Instructions to follow. Without the pictures, set down every line of the data exactly.

Dataset section.
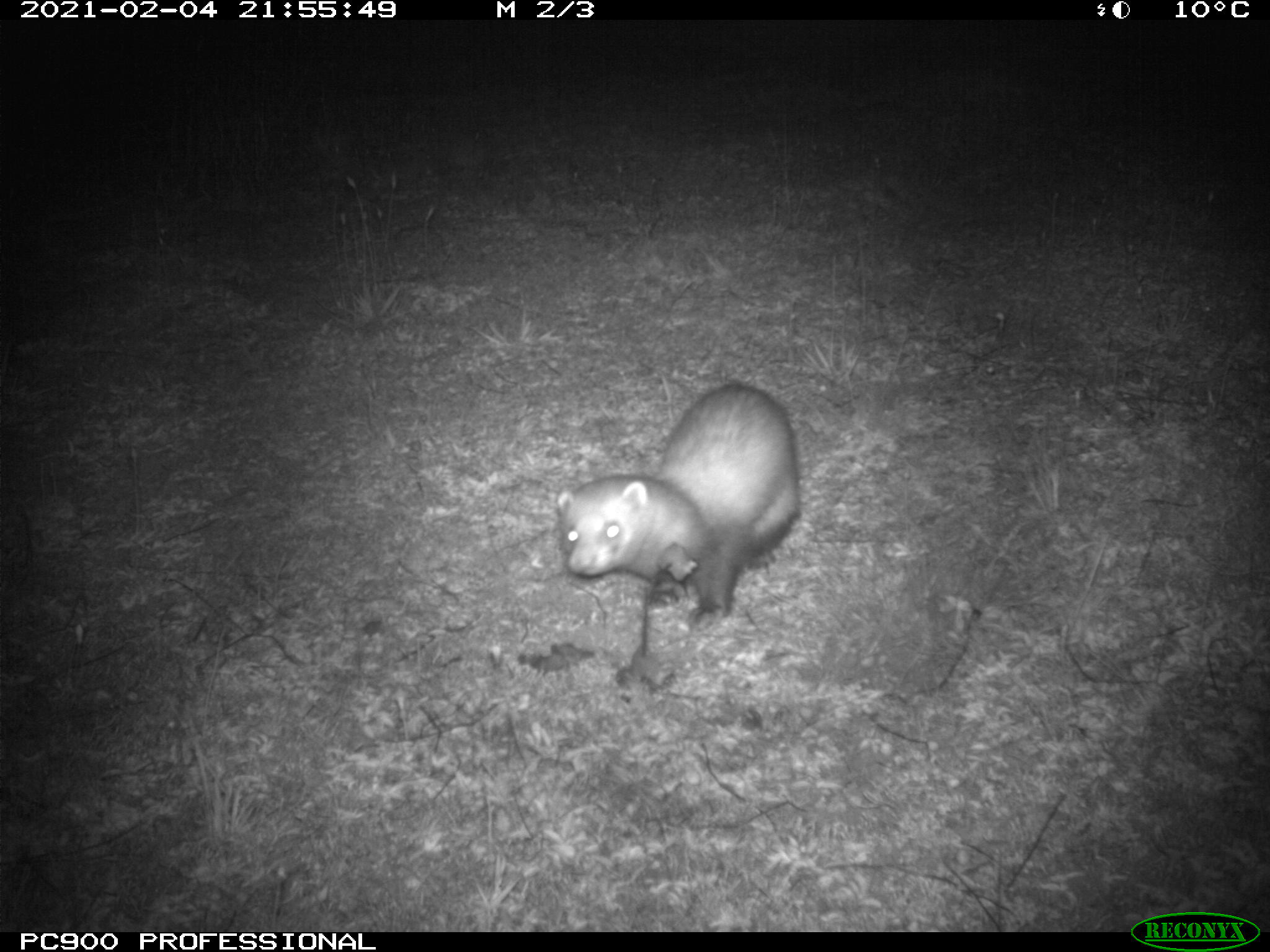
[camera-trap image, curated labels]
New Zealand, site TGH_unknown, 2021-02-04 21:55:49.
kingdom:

Output of the task.
[camera-trap image, curated labels]
New Zealand, site TGH_unknown, 2021-02-04 21:55:49.
kingdom:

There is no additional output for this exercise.